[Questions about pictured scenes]
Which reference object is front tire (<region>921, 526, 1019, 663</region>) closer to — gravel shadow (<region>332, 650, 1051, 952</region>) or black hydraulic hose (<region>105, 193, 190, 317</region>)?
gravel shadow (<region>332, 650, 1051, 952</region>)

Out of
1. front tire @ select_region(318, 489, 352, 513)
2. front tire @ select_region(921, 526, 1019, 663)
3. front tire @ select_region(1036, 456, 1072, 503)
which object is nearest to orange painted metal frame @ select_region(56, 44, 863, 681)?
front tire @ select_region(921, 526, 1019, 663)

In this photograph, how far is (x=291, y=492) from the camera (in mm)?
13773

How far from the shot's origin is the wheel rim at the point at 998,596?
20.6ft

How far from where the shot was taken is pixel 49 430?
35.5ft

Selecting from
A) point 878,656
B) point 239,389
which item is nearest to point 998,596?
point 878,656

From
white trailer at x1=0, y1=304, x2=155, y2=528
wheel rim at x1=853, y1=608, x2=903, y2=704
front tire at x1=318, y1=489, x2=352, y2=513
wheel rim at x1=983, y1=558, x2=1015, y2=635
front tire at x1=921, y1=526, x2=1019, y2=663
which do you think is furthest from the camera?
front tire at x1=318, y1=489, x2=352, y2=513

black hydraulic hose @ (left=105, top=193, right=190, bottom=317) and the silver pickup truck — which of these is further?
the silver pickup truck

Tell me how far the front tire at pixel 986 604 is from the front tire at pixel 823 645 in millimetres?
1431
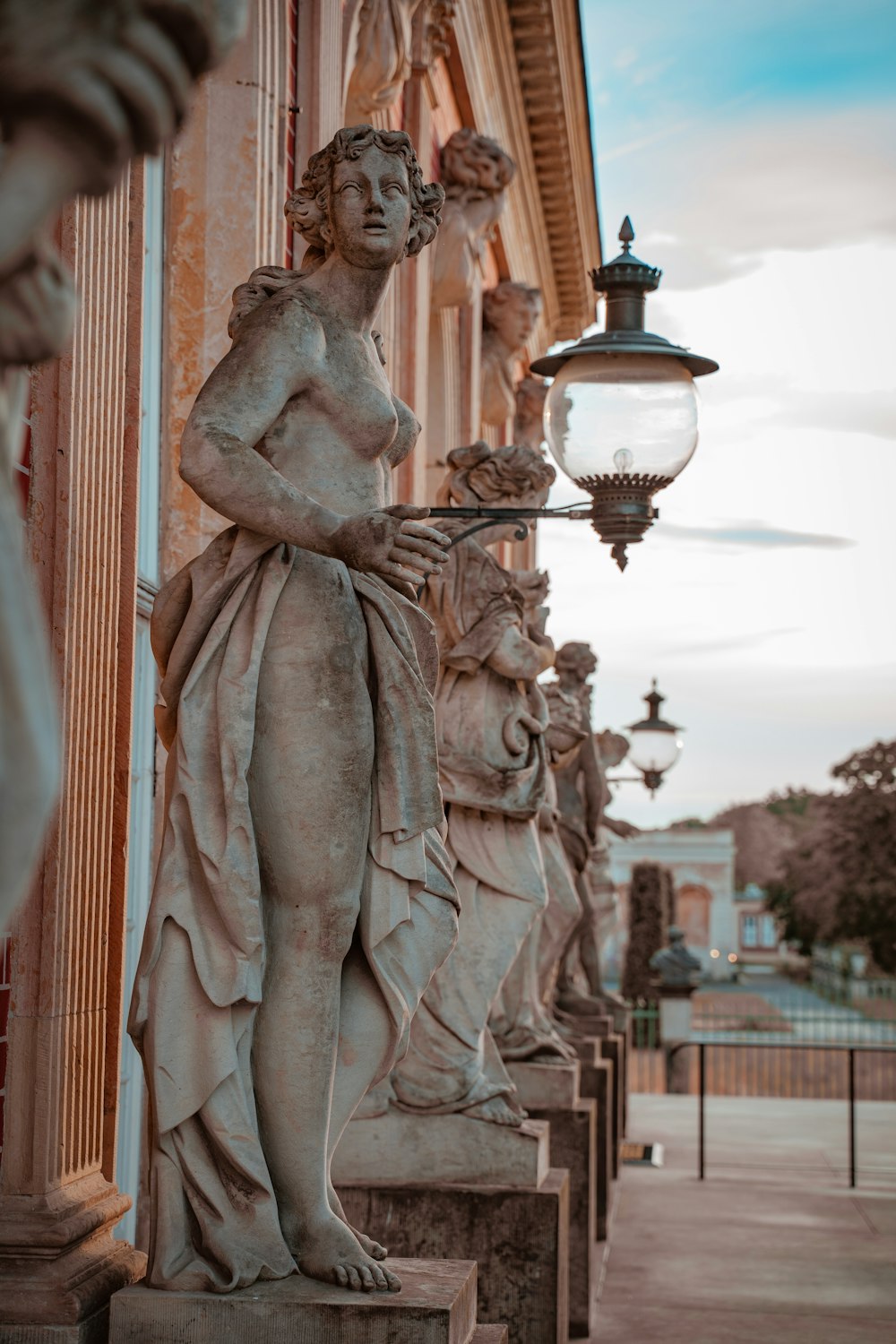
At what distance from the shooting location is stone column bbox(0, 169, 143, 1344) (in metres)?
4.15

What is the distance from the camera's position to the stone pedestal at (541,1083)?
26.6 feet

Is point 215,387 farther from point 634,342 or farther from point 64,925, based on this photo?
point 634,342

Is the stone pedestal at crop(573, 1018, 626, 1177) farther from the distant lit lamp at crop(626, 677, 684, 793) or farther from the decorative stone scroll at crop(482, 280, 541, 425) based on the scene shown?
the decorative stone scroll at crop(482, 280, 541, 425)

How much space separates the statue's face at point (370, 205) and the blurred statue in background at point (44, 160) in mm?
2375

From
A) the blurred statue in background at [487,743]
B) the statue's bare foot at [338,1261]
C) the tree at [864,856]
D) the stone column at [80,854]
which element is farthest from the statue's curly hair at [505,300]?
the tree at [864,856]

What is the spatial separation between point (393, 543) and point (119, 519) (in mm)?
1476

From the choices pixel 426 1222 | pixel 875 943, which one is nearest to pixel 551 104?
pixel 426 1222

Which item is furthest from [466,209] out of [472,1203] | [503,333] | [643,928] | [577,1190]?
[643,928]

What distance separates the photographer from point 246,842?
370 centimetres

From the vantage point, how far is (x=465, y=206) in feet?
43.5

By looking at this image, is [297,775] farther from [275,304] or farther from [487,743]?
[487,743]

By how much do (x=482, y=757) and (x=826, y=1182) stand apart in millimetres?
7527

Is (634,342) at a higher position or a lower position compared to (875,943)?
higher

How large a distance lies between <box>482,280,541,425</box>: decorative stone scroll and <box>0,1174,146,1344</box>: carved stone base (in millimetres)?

* Exercise: Rewrite all of the material above, changing every "stone pedestal" to "stone plinth" and keeping everything else the same. Omit the pictures from your answer.

* Solution for this problem:
Which reference object is front tire (<region>921, 526, 1019, 663</region>) closer to — gravel shadow (<region>332, 650, 1051, 952</region>) or black hydraulic hose (<region>105, 193, 190, 317</region>)?
gravel shadow (<region>332, 650, 1051, 952</region>)

Out of
1. front tire @ select_region(318, 489, 352, 513)
2. front tire @ select_region(921, 526, 1019, 663)
3. front tire @ select_region(1036, 456, 1072, 503)
which object is nearest to orange painted metal frame @ select_region(56, 44, 863, 681)?
front tire @ select_region(921, 526, 1019, 663)

In this photograph, how far is (x=291, y=492) from the camera (in mm)?
13773

How far from the shot's origin is the wheel rim at the point at 998,596?
20.6ft

How far from where the shot was taken is pixel 49 430?
35.5ft

Selecting from
A) point 878,656
B) point 239,389
which item is nearest to point 998,596?
point 878,656

From
white trailer at x1=0, y1=304, x2=155, y2=528
wheel rim at x1=853, y1=608, x2=903, y2=704
front tire at x1=318, y1=489, x2=352, y2=513
wheel rim at x1=983, y1=558, x2=1015, y2=635
front tire at x1=921, y1=526, x2=1019, y2=663
which do you think is furthest from the camera?
front tire at x1=318, y1=489, x2=352, y2=513

black hydraulic hose @ (left=105, top=193, right=190, bottom=317) and the silver pickup truck — which of these is further?
the silver pickup truck

Tell me how far the front tire at pixel 986 604 is from the front tire at pixel 823 645 in millimetres?
1431
At what distance from the shooting location is stone column bbox(0, 169, 143, 1344) (in metres)?
4.15

What is the distance from the camera's position to the stone plinth at (541,1083)?
26.6 feet

Is point 215,387 farther from point 634,342 or farther from point 64,925, based on this photo?
point 634,342

Is the stone plinth at crop(573, 1018, 626, 1177) farther from the distant lit lamp at crop(626, 677, 684, 793) or farther from the decorative stone scroll at crop(482, 280, 541, 425) based on the scene shown?
the decorative stone scroll at crop(482, 280, 541, 425)

How much space separates the statue's face at point (370, 205) and the blurred statue in background at point (44, 160) in mm?
2375

From
A) the blurred statue in background at [487,743]
B) the statue's bare foot at [338,1261]
C) the tree at [864,856]
D) the stone column at [80,854]
which element is farthest from the statue's curly hair at [505,300]?
the tree at [864,856]

What is the spatial separation between point (393, 543) and point (119, 519) (in mm)?
1476

From the choices pixel 426 1222 | pixel 875 943, which one is nearest to pixel 551 104?
pixel 426 1222

Which item is furthest from [466,209] out of [472,1203] | [503,333] | [643,928] | [577,1190]?
[643,928]

What distance separates the photographer from point 246,842?
370 centimetres

From the vantage point, how far is (x=465, y=206) in feet?
43.5

By looking at this image, is [297,775] farther from [275,304] or farther from [487,743]?
[487,743]

By how much do (x=482, y=757) and (x=826, y=1182) stand apart in millimetres?
7527

Is (634,342) at a higher position or a lower position compared to (875,943)?
higher

How large a distance lies between <box>482,280,541,425</box>: decorative stone scroll and <box>0,1174,146,1344</box>: carved stone base (in millimetres)?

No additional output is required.